Source data:
+ + +

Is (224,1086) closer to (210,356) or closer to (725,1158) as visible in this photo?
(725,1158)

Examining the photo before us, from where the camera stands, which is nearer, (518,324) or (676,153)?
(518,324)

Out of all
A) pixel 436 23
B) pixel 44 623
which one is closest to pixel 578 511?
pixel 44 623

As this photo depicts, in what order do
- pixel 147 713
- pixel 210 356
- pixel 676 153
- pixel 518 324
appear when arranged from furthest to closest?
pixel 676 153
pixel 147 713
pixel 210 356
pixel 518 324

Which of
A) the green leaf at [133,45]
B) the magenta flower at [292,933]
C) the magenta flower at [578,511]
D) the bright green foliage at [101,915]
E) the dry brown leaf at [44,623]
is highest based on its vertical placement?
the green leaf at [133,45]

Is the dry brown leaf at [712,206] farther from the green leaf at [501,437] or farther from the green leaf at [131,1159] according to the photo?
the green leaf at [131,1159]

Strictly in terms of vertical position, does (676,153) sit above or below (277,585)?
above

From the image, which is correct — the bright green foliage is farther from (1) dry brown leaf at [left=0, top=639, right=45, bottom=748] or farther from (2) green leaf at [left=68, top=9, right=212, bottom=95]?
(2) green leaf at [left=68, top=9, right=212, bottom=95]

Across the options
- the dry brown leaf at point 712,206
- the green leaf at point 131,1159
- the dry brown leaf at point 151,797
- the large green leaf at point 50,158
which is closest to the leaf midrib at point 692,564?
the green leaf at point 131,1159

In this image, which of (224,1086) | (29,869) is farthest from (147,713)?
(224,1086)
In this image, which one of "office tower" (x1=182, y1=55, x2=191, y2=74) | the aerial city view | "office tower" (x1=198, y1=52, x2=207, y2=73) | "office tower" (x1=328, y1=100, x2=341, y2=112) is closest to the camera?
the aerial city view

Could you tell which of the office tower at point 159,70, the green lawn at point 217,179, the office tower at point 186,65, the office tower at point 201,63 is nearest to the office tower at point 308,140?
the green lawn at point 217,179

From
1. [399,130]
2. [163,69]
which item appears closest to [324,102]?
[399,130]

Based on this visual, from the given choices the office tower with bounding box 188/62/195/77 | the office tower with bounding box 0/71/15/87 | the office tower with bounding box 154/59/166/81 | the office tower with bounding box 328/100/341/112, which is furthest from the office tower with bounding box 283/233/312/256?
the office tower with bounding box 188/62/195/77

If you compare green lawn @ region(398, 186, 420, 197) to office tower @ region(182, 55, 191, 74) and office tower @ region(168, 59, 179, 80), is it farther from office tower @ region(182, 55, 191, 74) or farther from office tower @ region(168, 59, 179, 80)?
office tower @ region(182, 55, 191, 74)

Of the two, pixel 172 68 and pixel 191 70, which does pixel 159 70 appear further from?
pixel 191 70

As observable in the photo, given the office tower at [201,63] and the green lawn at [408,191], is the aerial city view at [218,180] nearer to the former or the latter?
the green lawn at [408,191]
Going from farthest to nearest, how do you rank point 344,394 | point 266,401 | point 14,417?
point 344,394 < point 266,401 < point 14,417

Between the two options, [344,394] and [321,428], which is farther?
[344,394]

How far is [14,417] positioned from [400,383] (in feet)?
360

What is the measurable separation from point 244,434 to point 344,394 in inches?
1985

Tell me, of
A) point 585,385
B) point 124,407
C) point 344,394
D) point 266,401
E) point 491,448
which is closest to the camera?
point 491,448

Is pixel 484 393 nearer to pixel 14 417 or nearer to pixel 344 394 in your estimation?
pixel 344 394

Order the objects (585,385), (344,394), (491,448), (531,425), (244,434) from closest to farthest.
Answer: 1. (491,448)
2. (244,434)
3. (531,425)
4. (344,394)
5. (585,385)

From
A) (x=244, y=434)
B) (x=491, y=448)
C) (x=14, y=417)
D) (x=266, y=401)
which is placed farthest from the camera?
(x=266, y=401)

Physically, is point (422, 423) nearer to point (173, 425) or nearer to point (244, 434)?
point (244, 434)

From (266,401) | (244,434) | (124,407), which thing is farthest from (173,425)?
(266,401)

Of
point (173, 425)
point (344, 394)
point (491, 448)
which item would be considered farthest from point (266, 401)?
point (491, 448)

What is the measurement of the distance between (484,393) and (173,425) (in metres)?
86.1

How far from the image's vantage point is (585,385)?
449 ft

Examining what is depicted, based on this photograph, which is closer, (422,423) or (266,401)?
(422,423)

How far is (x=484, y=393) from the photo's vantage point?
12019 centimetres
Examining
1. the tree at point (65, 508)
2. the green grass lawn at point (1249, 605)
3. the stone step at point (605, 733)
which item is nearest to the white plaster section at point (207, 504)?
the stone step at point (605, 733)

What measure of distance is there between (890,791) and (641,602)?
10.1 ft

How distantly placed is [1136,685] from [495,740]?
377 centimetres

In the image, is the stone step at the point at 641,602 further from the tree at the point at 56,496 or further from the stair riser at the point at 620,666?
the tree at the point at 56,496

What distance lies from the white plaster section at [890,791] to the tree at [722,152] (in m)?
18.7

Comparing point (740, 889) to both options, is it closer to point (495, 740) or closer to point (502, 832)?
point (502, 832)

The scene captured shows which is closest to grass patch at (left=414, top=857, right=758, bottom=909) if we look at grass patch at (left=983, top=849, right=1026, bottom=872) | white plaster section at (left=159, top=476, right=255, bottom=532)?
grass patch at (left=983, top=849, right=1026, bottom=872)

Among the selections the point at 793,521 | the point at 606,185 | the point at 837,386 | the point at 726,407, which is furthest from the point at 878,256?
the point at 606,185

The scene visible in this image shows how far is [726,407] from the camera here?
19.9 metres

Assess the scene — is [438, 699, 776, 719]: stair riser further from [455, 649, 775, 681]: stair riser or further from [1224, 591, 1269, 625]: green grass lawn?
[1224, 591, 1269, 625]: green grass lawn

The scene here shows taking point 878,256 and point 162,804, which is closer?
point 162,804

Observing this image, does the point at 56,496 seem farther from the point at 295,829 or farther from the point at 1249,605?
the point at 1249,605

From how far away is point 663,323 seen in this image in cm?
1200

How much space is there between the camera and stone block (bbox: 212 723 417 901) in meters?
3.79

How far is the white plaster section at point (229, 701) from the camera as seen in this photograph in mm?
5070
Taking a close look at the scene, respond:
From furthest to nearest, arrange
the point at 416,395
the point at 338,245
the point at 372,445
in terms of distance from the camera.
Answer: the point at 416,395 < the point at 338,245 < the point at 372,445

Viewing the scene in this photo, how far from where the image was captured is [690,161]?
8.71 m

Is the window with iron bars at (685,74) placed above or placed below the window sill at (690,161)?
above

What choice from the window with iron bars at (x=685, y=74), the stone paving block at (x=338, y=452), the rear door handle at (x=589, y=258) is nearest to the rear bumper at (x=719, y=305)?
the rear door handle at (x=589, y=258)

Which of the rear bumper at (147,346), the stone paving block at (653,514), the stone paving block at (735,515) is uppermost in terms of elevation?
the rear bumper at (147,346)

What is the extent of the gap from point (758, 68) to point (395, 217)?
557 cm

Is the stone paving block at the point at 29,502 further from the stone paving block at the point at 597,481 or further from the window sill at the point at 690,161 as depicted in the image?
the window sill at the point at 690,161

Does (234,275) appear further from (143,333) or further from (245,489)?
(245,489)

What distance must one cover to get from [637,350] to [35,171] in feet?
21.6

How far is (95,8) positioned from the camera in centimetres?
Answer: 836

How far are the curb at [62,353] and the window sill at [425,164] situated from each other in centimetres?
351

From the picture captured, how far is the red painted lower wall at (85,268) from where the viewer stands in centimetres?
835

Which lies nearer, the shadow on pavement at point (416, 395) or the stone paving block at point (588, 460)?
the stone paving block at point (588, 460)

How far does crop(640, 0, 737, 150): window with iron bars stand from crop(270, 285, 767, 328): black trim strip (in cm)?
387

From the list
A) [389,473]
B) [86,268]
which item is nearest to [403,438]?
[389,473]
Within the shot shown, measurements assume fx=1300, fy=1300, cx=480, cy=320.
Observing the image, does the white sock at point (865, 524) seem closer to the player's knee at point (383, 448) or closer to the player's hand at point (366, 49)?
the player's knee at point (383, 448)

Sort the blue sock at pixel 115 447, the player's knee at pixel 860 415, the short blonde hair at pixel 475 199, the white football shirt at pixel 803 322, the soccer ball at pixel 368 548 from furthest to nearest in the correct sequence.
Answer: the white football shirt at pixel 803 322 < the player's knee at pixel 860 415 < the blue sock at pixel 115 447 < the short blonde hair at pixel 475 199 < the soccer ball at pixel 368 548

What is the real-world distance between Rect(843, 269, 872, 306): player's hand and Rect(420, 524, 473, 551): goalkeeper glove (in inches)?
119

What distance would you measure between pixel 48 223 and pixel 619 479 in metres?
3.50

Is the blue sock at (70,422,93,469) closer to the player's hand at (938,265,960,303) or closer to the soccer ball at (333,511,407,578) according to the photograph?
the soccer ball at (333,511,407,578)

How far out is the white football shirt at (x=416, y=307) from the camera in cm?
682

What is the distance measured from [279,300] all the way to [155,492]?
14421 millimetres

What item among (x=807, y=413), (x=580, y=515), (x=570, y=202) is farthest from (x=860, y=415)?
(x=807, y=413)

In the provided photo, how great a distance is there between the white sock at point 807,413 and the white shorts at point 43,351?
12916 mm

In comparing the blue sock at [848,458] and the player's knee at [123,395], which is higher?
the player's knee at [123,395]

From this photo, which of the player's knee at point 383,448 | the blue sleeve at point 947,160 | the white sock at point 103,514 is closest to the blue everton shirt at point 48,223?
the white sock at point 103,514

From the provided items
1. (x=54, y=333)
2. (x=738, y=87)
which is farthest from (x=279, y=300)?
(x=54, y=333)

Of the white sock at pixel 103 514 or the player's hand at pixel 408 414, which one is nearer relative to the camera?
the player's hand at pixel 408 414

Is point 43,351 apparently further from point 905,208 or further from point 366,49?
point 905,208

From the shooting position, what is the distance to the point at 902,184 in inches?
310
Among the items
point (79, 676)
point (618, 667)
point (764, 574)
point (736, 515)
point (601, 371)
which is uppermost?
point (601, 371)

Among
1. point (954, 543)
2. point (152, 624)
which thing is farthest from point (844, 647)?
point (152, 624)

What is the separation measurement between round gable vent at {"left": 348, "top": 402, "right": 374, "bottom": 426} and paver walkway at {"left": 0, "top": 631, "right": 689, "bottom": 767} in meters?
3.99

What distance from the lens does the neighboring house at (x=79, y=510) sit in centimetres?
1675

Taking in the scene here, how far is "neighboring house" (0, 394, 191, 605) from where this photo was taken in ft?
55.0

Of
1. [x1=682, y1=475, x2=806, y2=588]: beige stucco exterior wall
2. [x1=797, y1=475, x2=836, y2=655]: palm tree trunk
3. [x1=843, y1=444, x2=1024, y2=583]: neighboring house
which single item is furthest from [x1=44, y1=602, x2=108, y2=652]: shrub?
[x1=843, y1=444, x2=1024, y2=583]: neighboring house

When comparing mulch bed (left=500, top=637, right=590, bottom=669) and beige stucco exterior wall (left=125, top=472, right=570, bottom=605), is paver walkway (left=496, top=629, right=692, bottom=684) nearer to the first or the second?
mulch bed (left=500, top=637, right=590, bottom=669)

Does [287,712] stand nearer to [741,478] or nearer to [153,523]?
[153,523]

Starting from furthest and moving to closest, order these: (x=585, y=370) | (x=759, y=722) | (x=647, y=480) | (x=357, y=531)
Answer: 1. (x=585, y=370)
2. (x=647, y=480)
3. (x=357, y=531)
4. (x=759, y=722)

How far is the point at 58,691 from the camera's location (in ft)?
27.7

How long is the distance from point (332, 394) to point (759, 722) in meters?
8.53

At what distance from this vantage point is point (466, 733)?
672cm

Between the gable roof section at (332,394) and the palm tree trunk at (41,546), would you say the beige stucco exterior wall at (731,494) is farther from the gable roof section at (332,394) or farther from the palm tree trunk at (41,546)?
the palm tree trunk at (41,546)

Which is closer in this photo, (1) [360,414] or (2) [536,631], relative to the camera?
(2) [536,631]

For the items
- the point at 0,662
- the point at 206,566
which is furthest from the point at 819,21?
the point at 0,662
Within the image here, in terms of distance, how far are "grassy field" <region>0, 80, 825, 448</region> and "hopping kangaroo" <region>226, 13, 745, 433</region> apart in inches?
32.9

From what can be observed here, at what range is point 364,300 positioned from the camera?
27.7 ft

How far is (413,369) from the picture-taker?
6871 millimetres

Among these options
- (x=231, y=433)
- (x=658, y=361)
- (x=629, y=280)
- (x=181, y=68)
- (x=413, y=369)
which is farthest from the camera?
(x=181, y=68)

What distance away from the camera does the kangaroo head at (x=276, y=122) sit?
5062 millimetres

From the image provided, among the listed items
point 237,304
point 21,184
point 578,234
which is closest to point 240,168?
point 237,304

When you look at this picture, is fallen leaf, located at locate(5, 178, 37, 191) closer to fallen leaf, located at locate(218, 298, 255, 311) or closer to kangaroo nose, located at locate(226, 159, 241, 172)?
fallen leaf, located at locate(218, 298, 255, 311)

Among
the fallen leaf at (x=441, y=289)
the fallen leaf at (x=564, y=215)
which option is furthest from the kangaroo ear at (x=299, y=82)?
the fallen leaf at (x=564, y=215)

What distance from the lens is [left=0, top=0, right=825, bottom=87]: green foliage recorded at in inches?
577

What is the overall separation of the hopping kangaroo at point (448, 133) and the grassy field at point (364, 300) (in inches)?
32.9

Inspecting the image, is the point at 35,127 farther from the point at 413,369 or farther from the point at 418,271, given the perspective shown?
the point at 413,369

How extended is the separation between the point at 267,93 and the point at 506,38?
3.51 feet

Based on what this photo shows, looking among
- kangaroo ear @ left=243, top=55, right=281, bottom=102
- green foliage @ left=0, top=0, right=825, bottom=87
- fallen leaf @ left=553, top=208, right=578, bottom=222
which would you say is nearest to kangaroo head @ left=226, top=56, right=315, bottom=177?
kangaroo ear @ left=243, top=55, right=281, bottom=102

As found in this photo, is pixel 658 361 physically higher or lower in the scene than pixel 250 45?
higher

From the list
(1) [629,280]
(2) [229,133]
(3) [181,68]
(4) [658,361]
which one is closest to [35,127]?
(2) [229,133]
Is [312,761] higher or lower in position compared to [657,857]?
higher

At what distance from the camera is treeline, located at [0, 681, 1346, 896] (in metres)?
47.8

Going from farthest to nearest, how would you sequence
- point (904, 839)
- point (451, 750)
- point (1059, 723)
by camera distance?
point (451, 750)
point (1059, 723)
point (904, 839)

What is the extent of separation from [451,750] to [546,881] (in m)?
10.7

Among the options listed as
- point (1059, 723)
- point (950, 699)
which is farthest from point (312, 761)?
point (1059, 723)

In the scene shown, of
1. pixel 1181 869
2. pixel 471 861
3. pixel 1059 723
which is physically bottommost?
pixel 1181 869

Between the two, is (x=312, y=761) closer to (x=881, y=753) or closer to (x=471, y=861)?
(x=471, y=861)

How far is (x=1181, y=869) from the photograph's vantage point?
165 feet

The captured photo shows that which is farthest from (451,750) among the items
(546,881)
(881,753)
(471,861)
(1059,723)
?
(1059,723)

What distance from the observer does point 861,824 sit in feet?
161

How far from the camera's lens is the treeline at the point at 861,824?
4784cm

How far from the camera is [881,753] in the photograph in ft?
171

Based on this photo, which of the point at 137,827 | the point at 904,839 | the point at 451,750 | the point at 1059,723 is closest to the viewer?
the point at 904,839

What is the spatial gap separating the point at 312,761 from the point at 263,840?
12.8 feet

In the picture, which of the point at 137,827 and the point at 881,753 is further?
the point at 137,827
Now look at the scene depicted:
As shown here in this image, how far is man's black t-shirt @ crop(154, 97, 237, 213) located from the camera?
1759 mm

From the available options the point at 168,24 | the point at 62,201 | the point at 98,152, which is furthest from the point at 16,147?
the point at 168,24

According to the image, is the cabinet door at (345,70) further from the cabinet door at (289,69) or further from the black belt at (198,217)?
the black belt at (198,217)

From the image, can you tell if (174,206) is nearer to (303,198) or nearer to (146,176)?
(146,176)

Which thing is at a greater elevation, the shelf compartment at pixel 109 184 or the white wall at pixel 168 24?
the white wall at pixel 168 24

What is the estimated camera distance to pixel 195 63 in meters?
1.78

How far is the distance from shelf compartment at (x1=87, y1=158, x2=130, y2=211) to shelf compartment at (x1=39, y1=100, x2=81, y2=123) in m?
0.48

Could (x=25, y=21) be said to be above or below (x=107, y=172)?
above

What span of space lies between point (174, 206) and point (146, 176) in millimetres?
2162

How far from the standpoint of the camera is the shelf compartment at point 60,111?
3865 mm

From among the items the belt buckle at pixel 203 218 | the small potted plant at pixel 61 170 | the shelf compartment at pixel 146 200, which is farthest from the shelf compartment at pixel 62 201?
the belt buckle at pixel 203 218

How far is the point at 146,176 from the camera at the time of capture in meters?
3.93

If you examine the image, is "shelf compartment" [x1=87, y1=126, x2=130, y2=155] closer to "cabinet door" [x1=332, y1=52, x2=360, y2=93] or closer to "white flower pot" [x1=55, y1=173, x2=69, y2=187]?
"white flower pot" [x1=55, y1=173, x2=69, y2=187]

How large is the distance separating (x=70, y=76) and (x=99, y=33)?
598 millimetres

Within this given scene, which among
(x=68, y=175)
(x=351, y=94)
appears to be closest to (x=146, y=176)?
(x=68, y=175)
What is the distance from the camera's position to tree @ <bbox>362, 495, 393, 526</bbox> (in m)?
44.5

+ + +

Quote exactly the line containing "In the picture, which" and every later line through the end of the listing, and no other lines.

In the picture, which of the point at 137,827 and the point at 881,753 is further?
the point at 137,827
Now look at the scene depicted:
As shown here in this image, how far is man's black t-shirt @ crop(154, 97, 237, 213) located from the camera?
1759 mm

From the available options the point at 168,24 | the point at 62,201 | the point at 98,152, which is furthest from the point at 16,147?
the point at 168,24

According to the image, is the cabinet door at (345,70) further from the cabinet door at (289,69) or further from the black belt at (198,217)?
the black belt at (198,217)

From the image, can you tell if (174,206) is nearer to (303,198) or nearer to (146,176)?
(146,176)

Which thing is at a greater elevation, the shelf compartment at pixel 109 184 or the white wall at pixel 168 24?
the white wall at pixel 168 24

What is the estimated camera distance to pixel 195 63 in meters?
1.78

How far is the distance from shelf compartment at (x1=87, y1=158, x2=130, y2=211) to shelf compartment at (x1=39, y1=100, x2=81, y2=123) in m?
0.48

Could (x=25, y=21) be said to be above or below (x=107, y=172)?
above

What span of space lies between point (174, 206) and point (146, 176) in millimetres?
2162

How far from the standpoint of the camera is the shelf compartment at point 60,111?
3865 mm

From among the items the belt buckle at pixel 203 218 | the small potted plant at pixel 61 170 | the shelf compartment at pixel 146 200, which is farthest from the shelf compartment at pixel 62 201?
the belt buckle at pixel 203 218

How far is the point at 146,176 from the camera at the time of capture in meters?
3.93

If you examine the image, is "shelf compartment" [x1=87, y1=126, x2=130, y2=155] closer to "cabinet door" [x1=332, y1=52, x2=360, y2=93] or closer to "white flower pot" [x1=55, y1=173, x2=69, y2=187]?
"white flower pot" [x1=55, y1=173, x2=69, y2=187]

How large is the distance separating (x=70, y=76) and (x=99, y=33)?
598 millimetres

Within this given scene, which among
(x=68, y=175)
(x=351, y=94)
appears to be closest to (x=146, y=176)?
(x=68, y=175)
What is the distance from the camera's position to tree @ <bbox>362, 495, 393, 526</bbox> (in m)?
44.5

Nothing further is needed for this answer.